WHAT THE EXERCISE ASKS
Return, word for word and unchanged, the stretch of entries from the line containing "How far from the sensor is (595,455)?" through the end of the entries, with both ends included.

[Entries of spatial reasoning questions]
**********
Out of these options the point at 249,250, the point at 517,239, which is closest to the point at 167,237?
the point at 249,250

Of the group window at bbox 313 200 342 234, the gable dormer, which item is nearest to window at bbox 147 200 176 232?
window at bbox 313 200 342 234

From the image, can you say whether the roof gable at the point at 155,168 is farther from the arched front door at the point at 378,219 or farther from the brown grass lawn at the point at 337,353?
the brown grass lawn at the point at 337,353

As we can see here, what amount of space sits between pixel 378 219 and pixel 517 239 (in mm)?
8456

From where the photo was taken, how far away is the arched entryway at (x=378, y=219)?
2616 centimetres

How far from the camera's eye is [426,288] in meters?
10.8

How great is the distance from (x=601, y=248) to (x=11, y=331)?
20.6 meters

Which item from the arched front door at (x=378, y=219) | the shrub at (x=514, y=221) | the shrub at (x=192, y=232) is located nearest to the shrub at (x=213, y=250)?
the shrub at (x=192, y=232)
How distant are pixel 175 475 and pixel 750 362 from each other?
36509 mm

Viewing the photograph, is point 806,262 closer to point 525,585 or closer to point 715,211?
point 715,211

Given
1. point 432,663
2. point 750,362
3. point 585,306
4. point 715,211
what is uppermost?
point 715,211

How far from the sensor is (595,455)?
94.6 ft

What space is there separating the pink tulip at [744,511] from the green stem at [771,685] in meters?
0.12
**********
WRITTEN SOLUTION
How far from the sensor is (595,455)?
94.6 ft

What space is there separating the pink tulip at [744,511] from the green stem at [771,685] in meters?
0.12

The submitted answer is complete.